» **Work to complete**:
1. According to the passage on Alanis Obomsawin's documentaries, what functions as evidence of an early map of Indigenous territory in Kanehsatake?
2. Reproduce the passage on Obomsawin's documentaries from "In Kanehsatake, for" to "a westernised map.".

» **Source extract**:
↓↓↓
The appropriation of colonial documents (including maps, photographs, paintings, films, and written declarations) plays a significant role in many of Alanis Obomsawin’s documentaries. In them, the Abenaki director often includes historical and geographical sections where she presents archival documents that depict the colonisation and oppression of Indigenous lands and peoples in Canada and the United States.
In Kanehsatake, for example, she retraces the arrival of French colonisers on Indigenous sites that were to become Montreal, and the appropriation of land and resources that forced communities out of their homes. In this section, Obomsawin’s voiceover subverts the historical documents and reveals their oppressive nature. She uses those as instruments to subvert state power and colonisation. To them, her films oppose counter-evidences of land rights in the form of Indigenous maps. In Kanehsatake, a Wampum belt functions as an evidence of an early map of the Indigenous territory, while Our Nationhood (2003) contrasts the drawing of a Mi’gmaq grand chief representing the Mi’gmaq nation and its seven districts to a westernised map.
↑↑↑
Some records
↓↓↓
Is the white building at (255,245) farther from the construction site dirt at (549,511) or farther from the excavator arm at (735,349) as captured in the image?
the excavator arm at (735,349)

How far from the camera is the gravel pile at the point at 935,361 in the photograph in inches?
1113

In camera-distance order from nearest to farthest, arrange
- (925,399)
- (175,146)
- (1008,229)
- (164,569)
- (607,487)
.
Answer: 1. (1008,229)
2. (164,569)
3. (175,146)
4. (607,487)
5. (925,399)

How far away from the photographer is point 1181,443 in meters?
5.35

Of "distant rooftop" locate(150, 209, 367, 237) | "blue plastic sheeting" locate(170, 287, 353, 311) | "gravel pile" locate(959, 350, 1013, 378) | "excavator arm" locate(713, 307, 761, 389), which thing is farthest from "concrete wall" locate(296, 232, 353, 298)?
↑↑↑
» **In response**:
1. A Wampum belt.

2.
In Kanehsatake, for example, she retraces the arrival of French colonisers on Indigenous sites that were to become Montreal, and the appropriation of land and resources that forced communities out of their homes. In this section, Obomsawin’s voiceover subverts the historical documents and reveals their oppressive nature. She uses those as instruments to subvert state power and colonisation. To them, her films oppose counter-evidences of land rights in the form of Indigenous maps. In Kanehsatake, a Wampum belt functions as an evidence of an early map of the Indigenous territory, while Our Nationhood (2003) contrasts the drawing of a Mi’gmaq grand chief representing the Mi’gmaq nation and its seven districts to a westernised map.